Partager:
Après des semaines de bruyantes manifestations, la Ligue allemande de football (DFL) a plié et renoncé à un accord avoisinant un milliard d'euros avec un investisseur privé, vilipendé par les groupes de supporters allemands.
"Au vu de l'évolution actuelle, une poursuite réussie du processus ne semble plus possible", a déclaré Hans-Joachim Watzke, porte-parole du directoire de la DFL, à l'issue d'une réunion à Francfort (ouest).
La Ligue était sous pression des supporters qui n'avaient pas lésiné sur les moyens pour faire entendre leur opposition au projet: banderoles déployées ou tribunes vides au coup d'envoi, jets sur la pelouse de pièces d'or en chocolat, de balles de tennis et même des petites voitures télécommandées, certaines équipées de fumigènes, et rendant fous les stadiers.
De très nombreux matches de Bundesliga ont ainsi été interrompus lors des dernières semaines.
Les 36 clubs professionnels de la première division allemande (Bundesliga) et de 2e division avaient en décembre décidé de faire appel à un investisseur privé, le fonds CVC, afin de "garantir un succès durable à long terme" de la ligue professionnelle.
En échange de 8% des futurs droits télévisés, la Ligue devait recevoir une manne de près d'un milliard d'euros pour l'aider à commercialiser et promouvoir à l'international la Bundesliga, dont l'image est loin d'atteindre celle des championnats anglais et espagnols en dépit de clubs prestigieux comme le Bayern de Munich et de stades remplis.
La Ligue s'est finalement inclinée devant la bronca des supporters et ce alors qu'"il existe une large majorité en faveur de la nécessité entrepreneuriale du partenariat stratégique" avec un investisseur, a déploré M. Watzke. La décision a été prise à l'unanimité.
- Case départ -
La DFL avait encaissé un premier échec en mai dernier, une majorité de clubs votant contre l'ouverture de discussions pour la recherche d'un investisseur.

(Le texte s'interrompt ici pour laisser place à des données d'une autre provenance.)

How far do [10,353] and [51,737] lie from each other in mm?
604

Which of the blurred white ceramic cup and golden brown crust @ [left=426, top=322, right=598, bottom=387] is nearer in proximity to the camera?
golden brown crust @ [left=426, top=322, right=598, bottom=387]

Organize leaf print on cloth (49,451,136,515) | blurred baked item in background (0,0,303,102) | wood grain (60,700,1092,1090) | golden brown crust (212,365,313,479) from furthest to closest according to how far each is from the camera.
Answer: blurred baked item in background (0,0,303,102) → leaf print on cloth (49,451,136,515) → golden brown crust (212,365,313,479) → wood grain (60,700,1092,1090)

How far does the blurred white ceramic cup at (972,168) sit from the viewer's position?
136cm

Après avoir arraché un accord en décembre sur la vente d'un pourcentage plus faible des recettes télévisuelles, l'instance dirigeante du football allemand avait reçu les offres de plusieurs investisseurs intéressés, mais seul CVC était finalement resté en lice.
Ce fonds d'investissement luxembourgeois est déjà très présent dans le monde sportif, comme en France où il est actionnaire minoritaire depuis 2022 de la filiale commerciale de la Ligue de football professionnel (LFP), ou en Espagne.

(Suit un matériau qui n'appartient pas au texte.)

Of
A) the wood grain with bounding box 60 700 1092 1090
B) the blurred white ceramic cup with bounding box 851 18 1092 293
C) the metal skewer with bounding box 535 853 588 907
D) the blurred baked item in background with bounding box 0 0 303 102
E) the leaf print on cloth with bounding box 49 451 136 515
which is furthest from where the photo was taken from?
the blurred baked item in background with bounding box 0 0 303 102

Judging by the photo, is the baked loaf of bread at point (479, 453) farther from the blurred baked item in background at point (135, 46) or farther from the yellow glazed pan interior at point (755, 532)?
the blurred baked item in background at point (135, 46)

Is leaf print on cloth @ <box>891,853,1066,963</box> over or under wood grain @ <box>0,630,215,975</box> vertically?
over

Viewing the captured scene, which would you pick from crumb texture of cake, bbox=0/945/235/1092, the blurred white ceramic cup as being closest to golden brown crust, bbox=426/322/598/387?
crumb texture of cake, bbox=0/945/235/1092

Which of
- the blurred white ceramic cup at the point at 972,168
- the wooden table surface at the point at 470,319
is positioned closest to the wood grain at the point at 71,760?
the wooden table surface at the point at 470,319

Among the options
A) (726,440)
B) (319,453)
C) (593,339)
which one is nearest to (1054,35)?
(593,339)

Le football professionnel allemand se trouve "au milieu d'une épreuve qui se déroule (...) entre les clubs, mais aussi au sein des clubs entre professionnels, entraîneurs, dirigeants, organes de surveillance, assemblées générales et communautés de supporters", a reconnu M. Watzke, également patron du Borussia Dortmund.

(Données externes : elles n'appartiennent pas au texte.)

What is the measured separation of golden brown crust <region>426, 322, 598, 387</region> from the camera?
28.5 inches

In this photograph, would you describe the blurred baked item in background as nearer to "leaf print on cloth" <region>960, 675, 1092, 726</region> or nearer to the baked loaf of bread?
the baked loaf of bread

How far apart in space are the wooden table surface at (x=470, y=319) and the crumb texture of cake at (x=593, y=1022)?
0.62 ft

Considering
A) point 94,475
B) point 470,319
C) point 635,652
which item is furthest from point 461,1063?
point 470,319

Les puissantes organisations de supporters allemands s'opposaient à tout accord avec des groupes de capital-investissement en affirmant que le processus avait manqué de transparence et qu'il allait dans le sens d'une "sur-commercialisation" de leur sport.
- "50+1" -
Au coeur des débats, la règle dite des 50+1, qui exige que les clubs allemands détiennent au moins 50% plus une voix des droits de la Lige et qu'ils gardent ainsi le contrôle sur les décisions majeures la concernant.
L'accord de décembre définissait pourtant plusieurs "lignes rouges" assurant notamment que la DFL, et non les investisseurs, décideraient de l'heure des coups d'envoi et de la programmation des matches ainsi que de la pérennité de la règle des 50+1.
Mais la décision a été prise en décembre en catimini, selon ses détracteurs, sans pouvoir garantir que les représentants des clubs ont voté conformément aux instructions de leurs membres.
"C'est une bonne journée pour les fans de football allemand", a déclaré Thomas Kessen, porte-parole de l'association de supporters "Our Curve" ("Notre virage"), interrogé par le SID. "Les protestations importantes, mais très pacifiques et très créatives, ont finalement été la clé du succès", selon lui.
Pour la Ligue, il faut "tout simplement repartir à zéro", a reconnu M. Watzke. La DFL va maintenant "inviter les clubs à des entretiens" dans les prochaines semaines pour discuter de la suite des événements.